Does anyone have any suggestions on less costly options rather than Cox for internet in Phoenix?

Cox pricing has been going up over the last few years and the quality of service has been going down.

Greg
Rob_
Premium Member
join:2008-07-16
Mary Esther, FL

Rob_

Premium Member

www.whitefence.com

but the DSL offerings are crap..

-Rob
Rakeesh
join:2011-10-30
Phoenix, AZ

Rakeesh to grosler

Member

to grosler
said by grosler:

Does anyone have any suggestions on less costly options rather than Cox for internet in Phoenix?

Cox pricing has been going up over the last few years and the quality of service has been going down.

Greg

No.

After one call to centurylink, you'll LOL and then hang up, unless you live REALLY close to a DSLAM.
Guzzler
join:2002-09-24
Tempe, AZ

Guzzler to grosler

Member

to grosler
I hate to say it, but Cox is the "Best bang for your buck" in the Phoenix metro area.

Besides Century Link, about the only other thing I can think of is tethering off a cellular service. At work (small service business) we have Century Link, and I have found my cell phone data connection is faster.
jsmiddleton4
join:2003-11-13
Glendale, AZ

jsmiddleton4 to grosler

Member

to grosler
No real options for most of the valley. Looks like the fiber thing going in starting on the east side. That's going to take some time to spread to the point of saturation like Cox cable lines.

Was some rumbling about adding HSI to DISH but seems to be focused more on rural areas like Pine Wood, Payson area, etc. But it isn't up to the speed of cable hsi.

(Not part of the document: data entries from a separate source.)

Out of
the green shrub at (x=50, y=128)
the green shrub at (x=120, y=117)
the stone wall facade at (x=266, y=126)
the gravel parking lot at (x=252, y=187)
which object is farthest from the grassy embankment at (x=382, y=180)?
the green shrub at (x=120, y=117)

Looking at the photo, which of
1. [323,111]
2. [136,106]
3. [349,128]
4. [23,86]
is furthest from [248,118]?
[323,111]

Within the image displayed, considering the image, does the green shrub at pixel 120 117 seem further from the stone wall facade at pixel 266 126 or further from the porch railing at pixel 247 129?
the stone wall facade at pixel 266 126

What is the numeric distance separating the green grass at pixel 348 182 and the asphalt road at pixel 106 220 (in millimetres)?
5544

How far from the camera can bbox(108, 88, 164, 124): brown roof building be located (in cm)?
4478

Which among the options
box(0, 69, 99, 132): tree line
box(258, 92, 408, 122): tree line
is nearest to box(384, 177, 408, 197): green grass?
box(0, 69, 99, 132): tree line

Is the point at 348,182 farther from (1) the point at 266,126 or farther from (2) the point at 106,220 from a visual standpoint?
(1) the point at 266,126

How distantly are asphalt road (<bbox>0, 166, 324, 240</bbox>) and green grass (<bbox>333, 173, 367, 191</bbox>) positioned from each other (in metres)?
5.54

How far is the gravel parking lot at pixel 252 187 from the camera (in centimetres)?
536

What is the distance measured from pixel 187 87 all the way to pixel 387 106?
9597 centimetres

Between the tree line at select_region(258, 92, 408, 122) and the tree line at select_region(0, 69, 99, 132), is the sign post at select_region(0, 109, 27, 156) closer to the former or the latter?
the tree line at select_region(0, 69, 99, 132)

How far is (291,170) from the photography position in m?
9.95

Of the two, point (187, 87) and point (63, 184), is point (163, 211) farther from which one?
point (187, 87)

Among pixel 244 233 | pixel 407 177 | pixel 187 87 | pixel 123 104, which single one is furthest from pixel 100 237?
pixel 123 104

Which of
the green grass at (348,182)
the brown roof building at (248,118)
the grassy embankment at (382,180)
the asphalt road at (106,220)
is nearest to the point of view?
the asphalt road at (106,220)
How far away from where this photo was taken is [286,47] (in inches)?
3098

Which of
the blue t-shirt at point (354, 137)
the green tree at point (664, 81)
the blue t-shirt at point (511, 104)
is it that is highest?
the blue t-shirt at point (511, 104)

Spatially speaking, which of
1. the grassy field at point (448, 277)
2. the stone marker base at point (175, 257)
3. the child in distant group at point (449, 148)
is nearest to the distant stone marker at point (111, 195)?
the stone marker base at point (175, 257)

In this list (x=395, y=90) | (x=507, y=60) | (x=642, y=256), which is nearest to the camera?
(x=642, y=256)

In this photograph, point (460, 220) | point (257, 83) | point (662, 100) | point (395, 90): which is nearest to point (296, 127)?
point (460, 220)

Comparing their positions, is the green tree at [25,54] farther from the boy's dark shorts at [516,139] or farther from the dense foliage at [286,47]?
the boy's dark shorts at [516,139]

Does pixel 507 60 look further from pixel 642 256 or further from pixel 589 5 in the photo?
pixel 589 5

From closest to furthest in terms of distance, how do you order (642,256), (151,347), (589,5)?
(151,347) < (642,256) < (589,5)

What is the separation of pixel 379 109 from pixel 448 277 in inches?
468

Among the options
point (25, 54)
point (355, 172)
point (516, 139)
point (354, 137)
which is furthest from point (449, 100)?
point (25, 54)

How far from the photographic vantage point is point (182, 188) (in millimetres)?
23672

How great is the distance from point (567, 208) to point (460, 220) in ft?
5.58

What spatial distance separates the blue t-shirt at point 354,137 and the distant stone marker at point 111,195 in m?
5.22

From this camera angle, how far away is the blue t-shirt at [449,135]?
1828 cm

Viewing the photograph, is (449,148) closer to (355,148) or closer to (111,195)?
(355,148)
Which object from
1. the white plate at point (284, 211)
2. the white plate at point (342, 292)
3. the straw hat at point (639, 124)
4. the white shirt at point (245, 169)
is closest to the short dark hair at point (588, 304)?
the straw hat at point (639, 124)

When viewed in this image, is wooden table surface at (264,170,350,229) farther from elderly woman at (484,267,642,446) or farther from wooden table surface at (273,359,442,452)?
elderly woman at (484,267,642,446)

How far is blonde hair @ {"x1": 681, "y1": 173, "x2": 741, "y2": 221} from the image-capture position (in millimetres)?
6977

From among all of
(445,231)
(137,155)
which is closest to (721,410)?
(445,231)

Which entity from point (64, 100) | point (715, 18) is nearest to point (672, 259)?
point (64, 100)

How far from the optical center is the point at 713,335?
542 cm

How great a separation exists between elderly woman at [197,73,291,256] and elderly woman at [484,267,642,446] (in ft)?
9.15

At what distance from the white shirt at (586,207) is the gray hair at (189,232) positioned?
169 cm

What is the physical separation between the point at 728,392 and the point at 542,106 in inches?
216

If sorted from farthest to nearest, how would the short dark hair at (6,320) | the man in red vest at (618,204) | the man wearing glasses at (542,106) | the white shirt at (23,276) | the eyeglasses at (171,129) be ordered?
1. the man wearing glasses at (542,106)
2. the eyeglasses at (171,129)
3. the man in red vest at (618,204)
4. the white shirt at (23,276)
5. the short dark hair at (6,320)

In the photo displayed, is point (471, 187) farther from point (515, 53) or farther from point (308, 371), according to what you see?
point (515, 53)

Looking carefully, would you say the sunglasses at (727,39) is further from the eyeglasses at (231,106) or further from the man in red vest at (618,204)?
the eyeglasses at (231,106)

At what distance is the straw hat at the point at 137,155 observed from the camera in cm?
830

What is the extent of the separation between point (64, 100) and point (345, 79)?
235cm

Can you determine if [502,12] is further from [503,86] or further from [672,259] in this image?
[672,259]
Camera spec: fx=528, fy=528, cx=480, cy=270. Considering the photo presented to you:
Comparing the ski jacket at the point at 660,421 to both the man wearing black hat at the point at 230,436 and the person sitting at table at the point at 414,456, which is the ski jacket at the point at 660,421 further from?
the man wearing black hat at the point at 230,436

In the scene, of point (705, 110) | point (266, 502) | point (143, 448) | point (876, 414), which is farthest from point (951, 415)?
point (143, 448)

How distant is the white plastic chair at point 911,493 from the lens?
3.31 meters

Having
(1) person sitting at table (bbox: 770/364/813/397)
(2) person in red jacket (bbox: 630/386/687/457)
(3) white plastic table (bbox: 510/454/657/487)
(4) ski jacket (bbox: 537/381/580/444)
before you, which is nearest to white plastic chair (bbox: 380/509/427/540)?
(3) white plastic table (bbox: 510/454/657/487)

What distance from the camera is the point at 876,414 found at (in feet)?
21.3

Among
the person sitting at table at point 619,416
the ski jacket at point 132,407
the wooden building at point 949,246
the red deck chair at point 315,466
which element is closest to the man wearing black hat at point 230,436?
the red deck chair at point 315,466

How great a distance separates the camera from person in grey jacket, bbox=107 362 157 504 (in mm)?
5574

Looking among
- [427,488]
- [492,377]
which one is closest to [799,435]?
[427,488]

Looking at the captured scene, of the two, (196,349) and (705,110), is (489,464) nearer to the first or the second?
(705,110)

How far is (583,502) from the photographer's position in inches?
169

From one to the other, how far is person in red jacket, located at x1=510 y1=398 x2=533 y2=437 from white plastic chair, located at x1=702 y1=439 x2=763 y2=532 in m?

I've said for some time Cox is near the classification of being a "utility" but is getting away with not being framed as one.

4G MIGHT pan out but right now it is expensive and is not stable.

But 4G modems might offer some competition. MIGHT.
Rakeesh
join:2011-10-30
Phoenix, AZ

Rakeesh

Member

said by jsmiddleton4:

No real options for most of the valley. Looks like the fiber thing going in starting on the east side. That's going to take some time to spread to the point of saturation like Cox cable lines.

What fiber thing? I'm in the east valley, haven't heard of that though.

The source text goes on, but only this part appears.